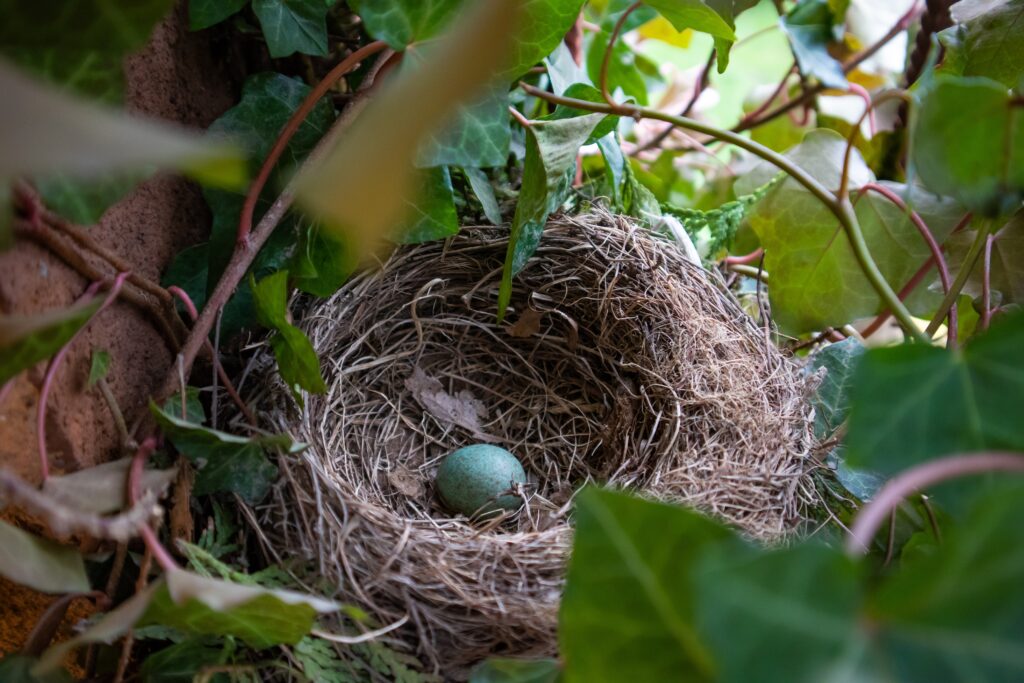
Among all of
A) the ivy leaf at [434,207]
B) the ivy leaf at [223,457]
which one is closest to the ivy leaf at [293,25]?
the ivy leaf at [434,207]

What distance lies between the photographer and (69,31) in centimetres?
50

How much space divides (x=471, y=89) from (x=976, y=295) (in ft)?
2.70

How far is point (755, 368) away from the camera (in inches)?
39.0

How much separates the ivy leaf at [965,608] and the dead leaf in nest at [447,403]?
0.87 meters

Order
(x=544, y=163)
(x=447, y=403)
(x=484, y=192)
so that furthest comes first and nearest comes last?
(x=447, y=403) < (x=484, y=192) < (x=544, y=163)

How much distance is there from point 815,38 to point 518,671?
3.70ft

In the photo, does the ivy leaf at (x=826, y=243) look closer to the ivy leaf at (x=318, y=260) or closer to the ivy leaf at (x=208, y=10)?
the ivy leaf at (x=318, y=260)

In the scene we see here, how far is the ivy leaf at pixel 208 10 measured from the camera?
79 cm

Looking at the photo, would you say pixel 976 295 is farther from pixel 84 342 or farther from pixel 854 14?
pixel 84 342

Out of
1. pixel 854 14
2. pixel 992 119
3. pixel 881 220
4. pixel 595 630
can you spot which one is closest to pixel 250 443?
pixel 595 630

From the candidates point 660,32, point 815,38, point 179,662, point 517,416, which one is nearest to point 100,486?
point 179,662

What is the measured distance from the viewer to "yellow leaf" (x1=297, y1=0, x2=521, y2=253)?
12.9 inches

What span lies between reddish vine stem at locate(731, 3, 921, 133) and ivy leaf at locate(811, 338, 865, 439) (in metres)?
0.53

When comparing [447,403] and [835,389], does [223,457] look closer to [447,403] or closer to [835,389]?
[447,403]
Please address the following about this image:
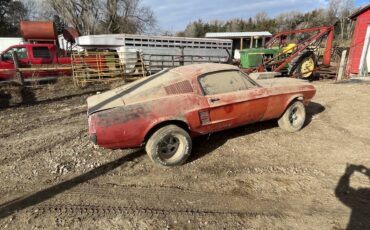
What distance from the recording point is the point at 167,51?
14.4 metres

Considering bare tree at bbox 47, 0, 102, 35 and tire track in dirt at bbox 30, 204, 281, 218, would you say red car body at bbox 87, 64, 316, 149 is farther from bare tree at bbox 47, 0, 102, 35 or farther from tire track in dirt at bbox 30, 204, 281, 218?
bare tree at bbox 47, 0, 102, 35

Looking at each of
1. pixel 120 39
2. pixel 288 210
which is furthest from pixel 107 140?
pixel 120 39

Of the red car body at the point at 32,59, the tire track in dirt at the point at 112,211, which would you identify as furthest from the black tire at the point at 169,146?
the red car body at the point at 32,59

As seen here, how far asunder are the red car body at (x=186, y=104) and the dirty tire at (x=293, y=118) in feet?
0.63

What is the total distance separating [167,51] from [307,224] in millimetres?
12562

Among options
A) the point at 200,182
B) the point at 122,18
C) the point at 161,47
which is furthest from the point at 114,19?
the point at 200,182

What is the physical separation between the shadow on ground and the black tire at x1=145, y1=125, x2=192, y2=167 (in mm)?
2234

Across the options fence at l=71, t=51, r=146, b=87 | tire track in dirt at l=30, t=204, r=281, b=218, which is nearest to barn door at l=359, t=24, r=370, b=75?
fence at l=71, t=51, r=146, b=87

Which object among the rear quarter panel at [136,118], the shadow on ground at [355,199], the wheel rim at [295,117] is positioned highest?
the rear quarter panel at [136,118]

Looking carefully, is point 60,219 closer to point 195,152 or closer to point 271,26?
point 195,152

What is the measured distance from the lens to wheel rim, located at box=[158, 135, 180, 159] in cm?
418

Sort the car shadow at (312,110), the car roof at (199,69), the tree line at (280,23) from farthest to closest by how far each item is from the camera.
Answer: the tree line at (280,23)
the car shadow at (312,110)
the car roof at (199,69)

_ _ _ _

* _O que se pede_
Reescreva todos os dados acima trocando "tire track in dirt" por "tire rut in dirt" e mantendo todo o resto inalterado. Deixe as imagens de fora da resposta.

* _Solução_
Among all of
A) the ivy leaf at [434,207]
B) the ivy leaf at [223,457]
which one is closest to the ivy leaf at [293,25]?
the ivy leaf at [434,207]

What distance lies between the photographer and (69,31) in centimetres?
50

How much space divides (x=471, y=89) from (x=976, y=295) (in ft)?
2.70

How far is point (755, 368) away from the camera (in inches)?
39.0

How much separates the ivy leaf at [965,608] and the dead leaf in nest at [447,403]?
0.87 meters

Order
(x=544, y=163)
(x=447, y=403)
(x=484, y=192)
so that furthest comes first and nearest comes last?
(x=447, y=403) < (x=484, y=192) < (x=544, y=163)

How much distance is there from point 815,38 to point 518,671?
3.70ft

In the photo, does the ivy leaf at (x=826, y=243) look closer to the ivy leaf at (x=318, y=260) or closer to the ivy leaf at (x=208, y=10)?
the ivy leaf at (x=318, y=260)

In the scene we see here, how far is the ivy leaf at pixel 208 10 measured from the camera?
79 cm

Looking at the photo, would you say pixel 976 295 is farther from pixel 84 342 or farther from pixel 854 14?
pixel 84 342

Out of
1. pixel 854 14
2. pixel 992 119
3. pixel 881 220
4. pixel 595 630
can you spot which one is closest to pixel 250 443?
pixel 595 630

From the candidates point 660,32, point 815,38, point 179,662, point 517,416, which one is nearest to point 100,486?
point 179,662

What is the measured distance from the viewer to "yellow leaf" (x1=297, y1=0, x2=521, y2=253)?
12.9 inches

What span lies between reddish vine stem at locate(731, 3, 921, 133) and ivy leaf at locate(811, 338, 865, 439) (in metres)?
0.53

When comparing [447,403] and [835,389], does [223,457] look closer to [447,403] or closer to [835,389]?
[447,403]
Please address the following about this image:
What distance from the recording point is the point at 167,51?
14.4 metres

Considering bare tree at bbox 47, 0, 102, 35 and tire rut in dirt at bbox 30, 204, 281, 218, would you say red car body at bbox 87, 64, 316, 149 is farther from bare tree at bbox 47, 0, 102, 35 or farther from tire rut in dirt at bbox 30, 204, 281, 218?
bare tree at bbox 47, 0, 102, 35

Looking at each of
1. pixel 120 39
2. pixel 288 210
which is furthest from pixel 107 140?
pixel 120 39

Of the red car body at the point at 32,59, the tire rut in dirt at the point at 112,211, which would you identify as furthest from the black tire at the point at 169,146?
the red car body at the point at 32,59

As seen here, how far asunder are the red car body at (x=186, y=104) and the dirty tire at (x=293, y=118) in feet?
0.63

What is the total distance separating [167,51] from [307,224] in millimetres?
12562

Among options
A) the point at 200,182
B) the point at 122,18
C) the point at 161,47
which is furthest from the point at 114,19?
the point at 200,182

What is the physical separation between the shadow on ground and the black tire at x1=145, y1=125, x2=192, y2=167 (in mm)?
2234

Across the options fence at l=71, t=51, r=146, b=87 | tire rut in dirt at l=30, t=204, r=281, b=218, which is nearest to barn door at l=359, t=24, r=370, b=75?
fence at l=71, t=51, r=146, b=87

Which object among the rear quarter panel at [136,118], the shadow on ground at [355,199], the wheel rim at [295,117] is positioned highest?
the rear quarter panel at [136,118]

Looking carefully, is point 60,219 closer to point 195,152 or closer to point 271,26?
point 195,152

What is the measured distance from the lens to wheel rim, located at box=[158, 135, 180, 159] in cm?
418

Sort the car shadow at (312,110), the car roof at (199,69), the tree line at (280,23) from farthest to closest by how far each item is from the camera.
Answer: the tree line at (280,23)
the car shadow at (312,110)
the car roof at (199,69)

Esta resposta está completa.